A quiet air stream is output from the over head unit, directed to pass around the bed, enveloping the patient bed area, and extracted under the bed. The air is cleaned via UV and other systems under development, and either exhausted outside the ward or building or recirculated.
Despite the critical role played by CFD, old fashioned hands-on engineering still has its place. Phillips said: “At RG we like to build things quickly and see what happens. We reckon often more can be learned, faster and possibly cheaper, by building quick card and tape mock ups with and having a play. The variables can be the same as with CFD, probably modified more rapidly, and the benefit of observing something not predicted can be very valuable.”
A finished representative model was then produced to make first assessments for acceptability with patients and nursing staff in perception studies. This model was on display in the Innovation Zone at Engineering Design Show in October 2015.

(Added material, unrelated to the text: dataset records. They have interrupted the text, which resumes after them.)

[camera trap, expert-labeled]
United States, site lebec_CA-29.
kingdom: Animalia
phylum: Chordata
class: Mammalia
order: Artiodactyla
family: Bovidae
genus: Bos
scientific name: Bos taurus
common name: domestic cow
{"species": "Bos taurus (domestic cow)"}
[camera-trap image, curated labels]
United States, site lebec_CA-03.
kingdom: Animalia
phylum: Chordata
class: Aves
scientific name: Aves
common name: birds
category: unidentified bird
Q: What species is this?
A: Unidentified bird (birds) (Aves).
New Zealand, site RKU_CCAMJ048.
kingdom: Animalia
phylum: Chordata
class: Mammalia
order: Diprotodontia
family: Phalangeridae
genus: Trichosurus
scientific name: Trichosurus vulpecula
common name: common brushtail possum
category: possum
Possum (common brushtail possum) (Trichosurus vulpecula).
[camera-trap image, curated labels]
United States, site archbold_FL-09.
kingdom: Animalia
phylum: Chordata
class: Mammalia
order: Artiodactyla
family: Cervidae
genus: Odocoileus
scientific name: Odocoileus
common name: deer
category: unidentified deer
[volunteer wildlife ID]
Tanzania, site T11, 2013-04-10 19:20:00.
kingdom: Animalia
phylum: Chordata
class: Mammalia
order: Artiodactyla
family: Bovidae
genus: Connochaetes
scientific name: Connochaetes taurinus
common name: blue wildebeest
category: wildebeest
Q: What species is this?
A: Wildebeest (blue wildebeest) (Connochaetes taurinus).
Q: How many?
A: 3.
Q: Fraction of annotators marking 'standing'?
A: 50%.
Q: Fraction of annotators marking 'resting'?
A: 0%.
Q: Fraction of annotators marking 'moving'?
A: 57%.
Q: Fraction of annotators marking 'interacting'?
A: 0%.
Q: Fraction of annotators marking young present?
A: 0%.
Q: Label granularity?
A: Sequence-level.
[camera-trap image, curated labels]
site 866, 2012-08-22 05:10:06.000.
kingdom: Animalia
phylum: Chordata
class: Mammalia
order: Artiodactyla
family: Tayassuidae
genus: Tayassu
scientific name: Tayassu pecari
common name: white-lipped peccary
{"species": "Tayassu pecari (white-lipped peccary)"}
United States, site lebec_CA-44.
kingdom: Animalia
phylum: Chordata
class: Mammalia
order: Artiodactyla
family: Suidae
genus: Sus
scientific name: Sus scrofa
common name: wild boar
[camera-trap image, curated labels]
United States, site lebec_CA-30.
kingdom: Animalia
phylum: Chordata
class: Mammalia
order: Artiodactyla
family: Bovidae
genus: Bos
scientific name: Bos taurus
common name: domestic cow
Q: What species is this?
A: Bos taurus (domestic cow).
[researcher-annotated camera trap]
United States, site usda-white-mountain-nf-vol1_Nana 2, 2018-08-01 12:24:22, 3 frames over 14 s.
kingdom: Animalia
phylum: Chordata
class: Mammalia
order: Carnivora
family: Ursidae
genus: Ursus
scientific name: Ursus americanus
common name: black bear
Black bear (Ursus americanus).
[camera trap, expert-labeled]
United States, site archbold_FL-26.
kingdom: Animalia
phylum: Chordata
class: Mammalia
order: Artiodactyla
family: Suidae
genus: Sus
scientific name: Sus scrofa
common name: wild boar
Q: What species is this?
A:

“Patient perception is all important,” said Phillips. “Creating a positive environment from a potentially negative one can make innovations acceptable. Our approach is where possible to make a product desirable, especially in circumstances where the environment might otherwise be seen in a negative or frightening light. By trying to evoke something of the quality of business class interiors, with built in entertainment, patient info system, personal lighting in a stylish design, with airflow designed to be gentle and quiet, the air curtain can be accepted much more readily by patients.”
But given the rise of the HCAIs, such outbreaks as the recent Ebola, and our seeming inability to be prepared for them, are developments in containment such as the TSR and the overbed airflow enough? Phillips responded: “Urgency creates action. So in a sense, yes, panic, we should do something about it. AMR is leading to a potentially disastrous situation – it’s not an exaggeration. So it is time for action and it can’t be on the shoulders of engineers alone. But I think working together, although it sounds trite, true collaboration brings good results.”